ATYR1923 is an immunomodulatory molecule that’s able to bind to the Neuropilin-2 (NRP-2) receptor protein, part of the Resokine pathway. Specifically, ATYR1923 was designed to enhance the Resokine pathway, a regulatory pathway of immune responses, with a focus on those affecting the lungs.

In a previous Phase 1 clinical trial (ACTRN12617001446358), researchers evaluated the safety and tolerability of single ascending doses of ATYR1923, administered intravenously (doses of ATYR1923 ranged from 0.03 mg/kg up to 5.0 mg/kg) in 36 healthy volunteers.

Researchers also assessed the therapy’s effects in immune pathways and its processing inside the body (pharmacokinetics).

After an eligibility/screening period of up to three weeks, participants underwent treatment with a single dose of ATYR1923 or placebo, and were assessed after four weeks.

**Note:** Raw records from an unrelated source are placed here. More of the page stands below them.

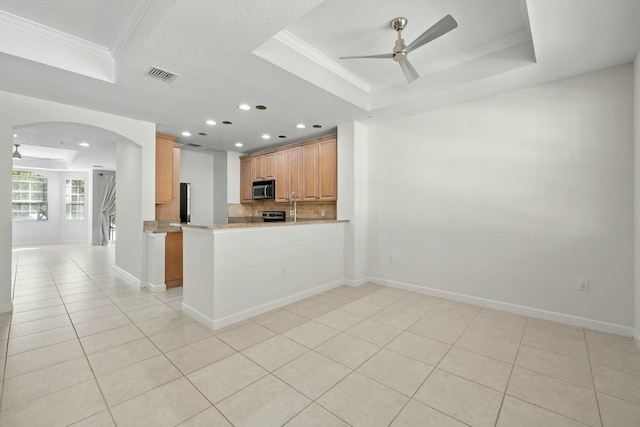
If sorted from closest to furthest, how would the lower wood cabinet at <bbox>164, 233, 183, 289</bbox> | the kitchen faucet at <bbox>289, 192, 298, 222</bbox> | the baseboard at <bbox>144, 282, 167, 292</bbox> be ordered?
the baseboard at <bbox>144, 282, 167, 292</bbox> < the lower wood cabinet at <bbox>164, 233, 183, 289</bbox> < the kitchen faucet at <bbox>289, 192, 298, 222</bbox>

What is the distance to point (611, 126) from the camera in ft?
8.92

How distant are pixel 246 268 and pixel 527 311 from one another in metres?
3.28

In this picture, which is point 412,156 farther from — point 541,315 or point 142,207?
point 142,207

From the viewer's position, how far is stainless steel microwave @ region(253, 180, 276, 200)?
5883mm

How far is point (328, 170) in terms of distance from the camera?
4.90m

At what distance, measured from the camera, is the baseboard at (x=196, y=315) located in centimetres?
288

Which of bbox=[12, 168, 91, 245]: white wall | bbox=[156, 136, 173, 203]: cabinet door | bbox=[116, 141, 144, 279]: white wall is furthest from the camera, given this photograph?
bbox=[12, 168, 91, 245]: white wall

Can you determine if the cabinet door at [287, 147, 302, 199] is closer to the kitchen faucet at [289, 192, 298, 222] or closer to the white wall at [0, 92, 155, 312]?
→ the kitchen faucet at [289, 192, 298, 222]

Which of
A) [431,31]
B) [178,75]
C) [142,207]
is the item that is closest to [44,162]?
[142,207]

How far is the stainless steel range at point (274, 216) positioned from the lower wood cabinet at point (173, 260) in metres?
2.11

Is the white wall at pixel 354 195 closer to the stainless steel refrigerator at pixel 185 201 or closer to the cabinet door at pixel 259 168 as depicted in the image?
the cabinet door at pixel 259 168

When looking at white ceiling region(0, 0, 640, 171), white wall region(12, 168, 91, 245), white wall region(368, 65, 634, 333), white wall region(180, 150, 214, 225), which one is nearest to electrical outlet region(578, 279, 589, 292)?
white wall region(368, 65, 634, 333)

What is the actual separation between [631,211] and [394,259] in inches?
102

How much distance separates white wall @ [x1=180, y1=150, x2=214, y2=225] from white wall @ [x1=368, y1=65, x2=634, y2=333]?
15.5 feet
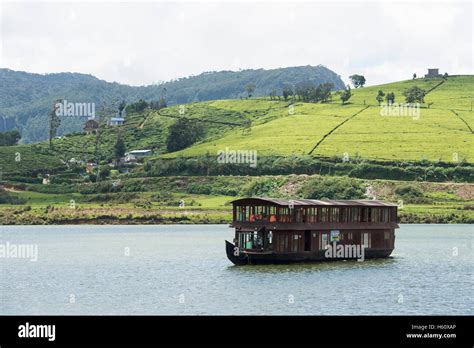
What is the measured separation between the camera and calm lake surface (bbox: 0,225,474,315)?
5844 cm

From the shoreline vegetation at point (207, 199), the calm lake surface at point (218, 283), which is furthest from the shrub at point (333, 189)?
the calm lake surface at point (218, 283)

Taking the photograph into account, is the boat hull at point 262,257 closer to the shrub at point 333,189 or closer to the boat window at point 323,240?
the boat window at point 323,240

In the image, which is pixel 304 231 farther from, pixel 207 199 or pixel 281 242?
pixel 207 199

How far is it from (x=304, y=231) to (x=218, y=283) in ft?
49.7

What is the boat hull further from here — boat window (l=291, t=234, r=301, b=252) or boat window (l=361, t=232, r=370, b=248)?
boat window (l=361, t=232, r=370, b=248)

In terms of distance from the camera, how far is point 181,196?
172 m

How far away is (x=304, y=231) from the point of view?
267 feet

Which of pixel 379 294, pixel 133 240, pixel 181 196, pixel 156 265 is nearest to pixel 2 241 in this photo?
pixel 133 240

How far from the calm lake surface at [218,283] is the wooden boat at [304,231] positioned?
1.50 meters

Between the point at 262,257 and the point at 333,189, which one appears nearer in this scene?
the point at 262,257

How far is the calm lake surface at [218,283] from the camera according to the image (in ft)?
192

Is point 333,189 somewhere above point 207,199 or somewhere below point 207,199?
above

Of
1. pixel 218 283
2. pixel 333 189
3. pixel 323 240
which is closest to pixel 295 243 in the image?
pixel 323 240
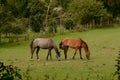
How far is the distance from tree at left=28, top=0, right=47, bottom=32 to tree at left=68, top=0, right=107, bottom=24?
5.23m

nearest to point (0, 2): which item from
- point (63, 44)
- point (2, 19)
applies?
point (63, 44)

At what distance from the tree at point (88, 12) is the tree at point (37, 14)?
5228 millimetres

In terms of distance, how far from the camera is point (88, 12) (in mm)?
57062

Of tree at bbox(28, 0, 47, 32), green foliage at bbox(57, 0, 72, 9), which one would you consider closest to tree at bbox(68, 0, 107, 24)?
tree at bbox(28, 0, 47, 32)

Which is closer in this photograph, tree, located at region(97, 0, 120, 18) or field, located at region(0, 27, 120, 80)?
field, located at region(0, 27, 120, 80)

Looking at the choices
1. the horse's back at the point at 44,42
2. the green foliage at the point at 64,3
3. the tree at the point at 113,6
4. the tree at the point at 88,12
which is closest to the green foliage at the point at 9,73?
the horse's back at the point at 44,42

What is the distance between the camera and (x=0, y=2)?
9836 millimetres

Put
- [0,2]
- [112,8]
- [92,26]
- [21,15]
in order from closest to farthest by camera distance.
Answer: [0,2]
[92,26]
[112,8]
[21,15]

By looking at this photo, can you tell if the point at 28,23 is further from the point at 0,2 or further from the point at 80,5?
the point at 0,2

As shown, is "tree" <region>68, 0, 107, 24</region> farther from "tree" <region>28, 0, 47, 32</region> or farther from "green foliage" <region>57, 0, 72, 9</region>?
"green foliage" <region>57, 0, 72, 9</region>

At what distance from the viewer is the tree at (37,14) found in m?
57.1

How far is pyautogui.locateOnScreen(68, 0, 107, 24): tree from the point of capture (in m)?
56.8

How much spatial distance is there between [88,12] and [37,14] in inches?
338

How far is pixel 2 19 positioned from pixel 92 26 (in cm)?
1990
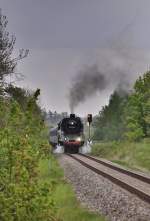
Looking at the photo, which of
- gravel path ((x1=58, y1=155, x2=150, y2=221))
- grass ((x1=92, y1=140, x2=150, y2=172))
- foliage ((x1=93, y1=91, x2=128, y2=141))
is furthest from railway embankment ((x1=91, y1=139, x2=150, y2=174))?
foliage ((x1=93, y1=91, x2=128, y2=141))

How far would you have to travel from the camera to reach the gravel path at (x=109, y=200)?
12.8m

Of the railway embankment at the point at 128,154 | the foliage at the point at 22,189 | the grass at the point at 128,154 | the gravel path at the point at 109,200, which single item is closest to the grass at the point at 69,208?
the gravel path at the point at 109,200

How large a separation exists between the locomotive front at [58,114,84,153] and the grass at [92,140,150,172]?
191 centimetres

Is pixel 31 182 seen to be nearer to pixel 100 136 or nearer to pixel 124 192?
pixel 124 192

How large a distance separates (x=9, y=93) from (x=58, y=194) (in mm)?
14859

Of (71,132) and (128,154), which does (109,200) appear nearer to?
(128,154)

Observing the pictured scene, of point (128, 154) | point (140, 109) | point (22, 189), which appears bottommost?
point (22, 189)

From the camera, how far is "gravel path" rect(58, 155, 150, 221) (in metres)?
12.8

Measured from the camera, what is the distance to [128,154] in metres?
37.3

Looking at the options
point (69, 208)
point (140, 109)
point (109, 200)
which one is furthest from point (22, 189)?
point (140, 109)

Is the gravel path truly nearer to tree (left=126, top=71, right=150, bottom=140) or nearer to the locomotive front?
the locomotive front

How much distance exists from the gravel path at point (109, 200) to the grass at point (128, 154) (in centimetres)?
852

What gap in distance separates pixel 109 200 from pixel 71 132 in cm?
3089

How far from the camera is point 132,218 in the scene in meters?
12.2
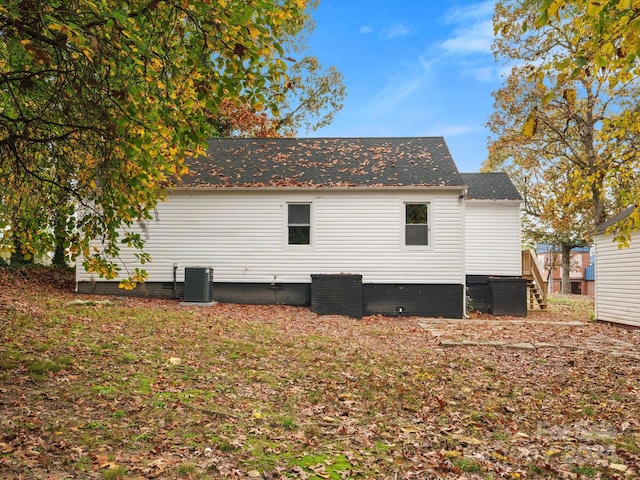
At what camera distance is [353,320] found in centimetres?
1366

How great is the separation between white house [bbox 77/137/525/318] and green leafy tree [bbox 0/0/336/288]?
328 inches

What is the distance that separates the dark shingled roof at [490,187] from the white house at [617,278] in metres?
4.11

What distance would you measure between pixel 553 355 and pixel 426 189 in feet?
24.0

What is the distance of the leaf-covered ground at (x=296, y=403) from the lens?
390 cm

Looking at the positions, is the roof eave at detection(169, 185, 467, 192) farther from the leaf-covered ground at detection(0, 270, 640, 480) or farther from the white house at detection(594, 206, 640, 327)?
the leaf-covered ground at detection(0, 270, 640, 480)

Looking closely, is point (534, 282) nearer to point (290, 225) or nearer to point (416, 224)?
point (416, 224)

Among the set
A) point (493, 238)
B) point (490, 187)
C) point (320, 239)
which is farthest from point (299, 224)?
point (490, 187)

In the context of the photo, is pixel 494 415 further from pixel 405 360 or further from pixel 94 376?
pixel 94 376

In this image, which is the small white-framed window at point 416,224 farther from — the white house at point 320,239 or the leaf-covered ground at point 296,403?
the leaf-covered ground at point 296,403

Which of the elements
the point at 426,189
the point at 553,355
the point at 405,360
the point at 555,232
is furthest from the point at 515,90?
the point at 405,360

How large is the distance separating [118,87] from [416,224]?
11.3 meters

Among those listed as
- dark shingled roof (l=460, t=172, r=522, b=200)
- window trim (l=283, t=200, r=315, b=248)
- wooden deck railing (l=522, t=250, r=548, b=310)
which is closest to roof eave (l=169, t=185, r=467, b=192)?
window trim (l=283, t=200, r=315, b=248)

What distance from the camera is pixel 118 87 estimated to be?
5492mm

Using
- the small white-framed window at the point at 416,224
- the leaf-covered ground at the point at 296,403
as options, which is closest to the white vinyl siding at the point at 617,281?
the leaf-covered ground at the point at 296,403
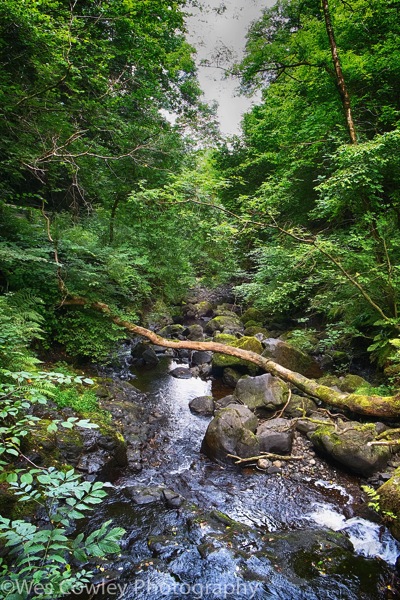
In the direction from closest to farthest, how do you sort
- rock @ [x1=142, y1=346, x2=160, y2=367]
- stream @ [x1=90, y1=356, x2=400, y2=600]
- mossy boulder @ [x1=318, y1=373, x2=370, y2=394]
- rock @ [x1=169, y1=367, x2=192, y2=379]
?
stream @ [x1=90, y1=356, x2=400, y2=600] < mossy boulder @ [x1=318, y1=373, x2=370, y2=394] < rock @ [x1=169, y1=367, x2=192, y2=379] < rock @ [x1=142, y1=346, x2=160, y2=367]

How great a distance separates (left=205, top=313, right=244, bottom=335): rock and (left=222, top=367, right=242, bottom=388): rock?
186 inches

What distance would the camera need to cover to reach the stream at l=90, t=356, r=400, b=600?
346 cm

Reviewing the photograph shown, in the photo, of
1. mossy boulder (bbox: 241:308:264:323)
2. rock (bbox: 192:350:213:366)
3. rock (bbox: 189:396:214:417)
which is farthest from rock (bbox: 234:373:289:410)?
mossy boulder (bbox: 241:308:264:323)

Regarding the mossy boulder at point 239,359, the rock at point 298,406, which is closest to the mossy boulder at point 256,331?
the mossy boulder at point 239,359

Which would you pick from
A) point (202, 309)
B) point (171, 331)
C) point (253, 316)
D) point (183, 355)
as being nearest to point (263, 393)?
point (183, 355)

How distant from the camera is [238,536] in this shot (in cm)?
416

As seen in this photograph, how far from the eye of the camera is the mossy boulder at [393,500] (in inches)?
149

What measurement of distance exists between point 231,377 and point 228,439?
396cm

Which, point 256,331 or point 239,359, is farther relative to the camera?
point 256,331

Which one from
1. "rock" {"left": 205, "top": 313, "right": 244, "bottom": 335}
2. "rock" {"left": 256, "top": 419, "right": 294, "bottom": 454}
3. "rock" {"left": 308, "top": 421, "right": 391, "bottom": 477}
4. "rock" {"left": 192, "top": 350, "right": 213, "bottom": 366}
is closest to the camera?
"rock" {"left": 308, "top": 421, "right": 391, "bottom": 477}

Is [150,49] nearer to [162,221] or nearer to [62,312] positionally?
[162,221]

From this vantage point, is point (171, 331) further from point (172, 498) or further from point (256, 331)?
point (172, 498)

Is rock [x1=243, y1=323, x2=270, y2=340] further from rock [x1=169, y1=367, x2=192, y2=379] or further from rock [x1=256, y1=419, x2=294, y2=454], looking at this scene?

Results showed that the investigative therapy was generally well-tolerated at all dose levels tested, with no significant adverse events. Researchers detected no antibodies following dosing or throughout the one-month follow-up period.

The therapy’s pharmacokinetics profile indicated that higher ATYR1923 doses led to more elevated concentrations of the therapy in the blood at the end of the one-month follow-up period. The levels were above the predicted therapeutic threshold, supporting the once-monthly dosing administration as a potential regimen.

“Last quarter, we announced top-line results from our ATYR1923 Phase 1 study in healthy human volunteers,” Sanjay Shukla, MD, president and CEO of aTyr Pharma, said in a press release.

“As previously indicated, we have used this data, along with recent translational research results and discussions with key opinion leaders, to guide our development plans for ATYR1923,” he said.

Shukla and Daniel Culver, MD, president-elect of the World Association of Sarcoidosis and Other Granulomatous Disorders (WASOG) and chair of the Scientific Advisory Board for the Foundation for Sarcoidosis Research, will host a webinar to discuss the challenges of pulmonary sarcoidosis and introduce the ATYR1923 Phase 1b/2a clinical study design.

The webinar will be broadcast from San Antonio, Texas, during the CHEST Annual Meeting 2018, at 8 a.m. Eastern Time on Monday, Oct. 8.

“We are pleased to announce pulmonary sarcoidosis as the indication for our next study,” Shukla said. “Dr. Culver is a leading expert in the field and we appreciate his participation in our upcoming educational webinar to provide an overview of pulmonary sarcoidosis and the unmet medical need,” he added.